2/12 - tired of living in fear
For the most part I was just sleeping all day. My head was pounding, and I couldn’t tell if it was because of the pain or if it was because of no carbs and sugar for the past 2 days but regardless my body was not doing well. I literally could not, so after dropping mom off I slept, and even after picking her up I slept.
I did start eating solids again today. Kichari literally never felt better but the headache was still a lot.
It’s a full moon today, the intention was to work on my business today but I just couldn’t. So after feeling a bit better at night, I decided to do some shadow work by making a list of things I fear. Once I was done with the list, I realized all of them were irrational life fears. Fears of things “not happening” based on my past trauma. They were precautionary fears of things I possibility would have a hard time handling, and that’s when it hit me.
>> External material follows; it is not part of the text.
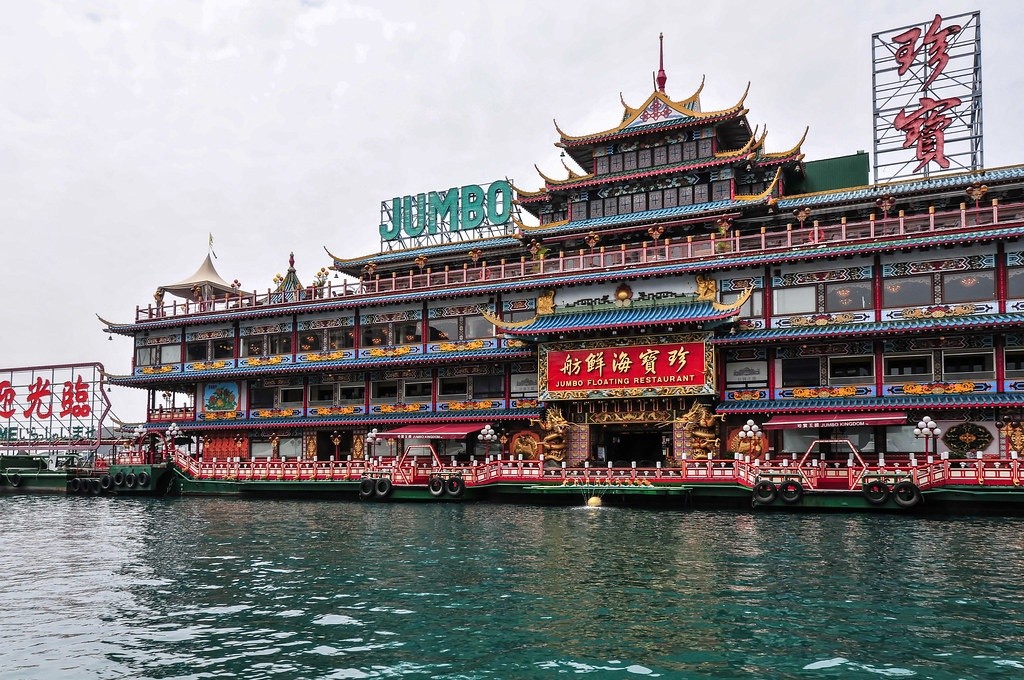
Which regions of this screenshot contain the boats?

That I literally can not live in fear. I need to let go. By having all these fears, I’m giving energy to the wrong things, especially when in my heart I know god always has my back. So then why have all these unnecessary overthinking fears. Why am I living in anxiety? Why am I scared?
After interalizing all that, I burned the paper as the act of letting go. Obviously, it’s hard and it’s a daily step of progress but I need to work towards it because I simply can not just be scared all my life. I’m going to drive myself crazy. And even if I get abundance, I’m going to always be scared of losing it. Like all the rich people. They’re all scared. I do not want to be them.
8/10 - Was sick but also felt like another progress step. This was needed.
Intuition - Letting go of my fears is what is going to help me quantum jump. And fears have different levels to them. Last couple of weeks, I’ve been letting go and now I’m trying to let of them completely.